Problem to solve:
Repeat word for word the stretch of the listing from the line that contains "How far is it from [591,215] to [314,7]?" through the end of the listing, including both ends.
-------- Data shown --------
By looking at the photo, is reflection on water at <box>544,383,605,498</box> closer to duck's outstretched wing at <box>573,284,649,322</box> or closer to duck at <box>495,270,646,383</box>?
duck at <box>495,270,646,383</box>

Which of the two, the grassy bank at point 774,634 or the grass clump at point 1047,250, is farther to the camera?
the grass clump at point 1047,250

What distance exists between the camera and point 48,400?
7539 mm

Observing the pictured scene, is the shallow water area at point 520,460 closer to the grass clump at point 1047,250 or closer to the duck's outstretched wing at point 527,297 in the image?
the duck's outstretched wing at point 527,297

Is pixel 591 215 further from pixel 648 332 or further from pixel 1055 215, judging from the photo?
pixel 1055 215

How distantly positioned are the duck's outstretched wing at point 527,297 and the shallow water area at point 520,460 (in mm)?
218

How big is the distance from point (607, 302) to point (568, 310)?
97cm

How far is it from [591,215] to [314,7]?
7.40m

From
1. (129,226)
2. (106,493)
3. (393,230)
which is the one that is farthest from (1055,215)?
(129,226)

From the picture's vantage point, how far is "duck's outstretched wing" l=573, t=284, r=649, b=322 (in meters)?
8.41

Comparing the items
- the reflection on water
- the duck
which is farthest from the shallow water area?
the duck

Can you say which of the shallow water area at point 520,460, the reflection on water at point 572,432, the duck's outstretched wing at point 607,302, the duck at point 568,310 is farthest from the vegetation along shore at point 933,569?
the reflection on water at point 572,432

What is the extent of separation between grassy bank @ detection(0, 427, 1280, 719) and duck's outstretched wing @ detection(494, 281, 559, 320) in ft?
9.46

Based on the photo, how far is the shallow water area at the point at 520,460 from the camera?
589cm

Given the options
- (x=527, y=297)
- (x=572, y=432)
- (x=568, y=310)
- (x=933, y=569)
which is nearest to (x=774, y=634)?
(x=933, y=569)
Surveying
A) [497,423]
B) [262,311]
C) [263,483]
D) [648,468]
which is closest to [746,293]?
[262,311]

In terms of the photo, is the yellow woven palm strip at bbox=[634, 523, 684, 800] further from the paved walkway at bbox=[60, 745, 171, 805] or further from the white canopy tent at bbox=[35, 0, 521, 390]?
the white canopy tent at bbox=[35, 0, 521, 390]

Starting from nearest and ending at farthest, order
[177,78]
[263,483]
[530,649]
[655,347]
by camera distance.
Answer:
--------
Solution:
How far is it from [591,215] to [314,7]?
7.40m

From
1. (129,226)
2. (106,493)
3. (393,230)
which is the one that is farthest from (1055,215)?
(129,226)

From the picture's vantage point, how far is "duck's outstretched wing" l=573, t=284, r=649, b=322 (in meters)?
8.41

Comparing the items
- the reflection on water
- the duck
which is farthest from the shallow water area?
the duck

Can you say which of the shallow water area at point 520,460, the reflection on water at point 572,432, the duck's outstretched wing at point 607,302, the duck at point 568,310 is farthest from the vegetation along shore at point 933,569?
the reflection on water at point 572,432

What is the extent of separation between grassy bank @ detection(0, 427, 1280, 719) and duck's outstretched wing @ detection(494, 281, 559, 320) in ft?
9.46

Based on the photo, how far is the shallow water area at the point at 520,460 from the camera?
589cm

Given the options
- (x=527, y=297)
- (x=572, y=432)
- (x=568, y=310)
- (x=933, y=569)
which is nearest to (x=774, y=634)?
(x=933, y=569)
Surveying
A) [497,423]
B) [262,311]
C) [263,483]
D) [648,468]
which is closest to [746,293]?
[262,311]

In terms of the photo, is the yellow woven palm strip at bbox=[634, 523, 684, 800] further from the paved walkway at bbox=[60, 745, 171, 805] or further from the white canopy tent at bbox=[35, 0, 521, 390]?
the white canopy tent at bbox=[35, 0, 521, 390]

Starting from nearest and ending at farthest, order
[177,78]
[263,483]
[530,649]
[655,347]
by camera distance.
Answer:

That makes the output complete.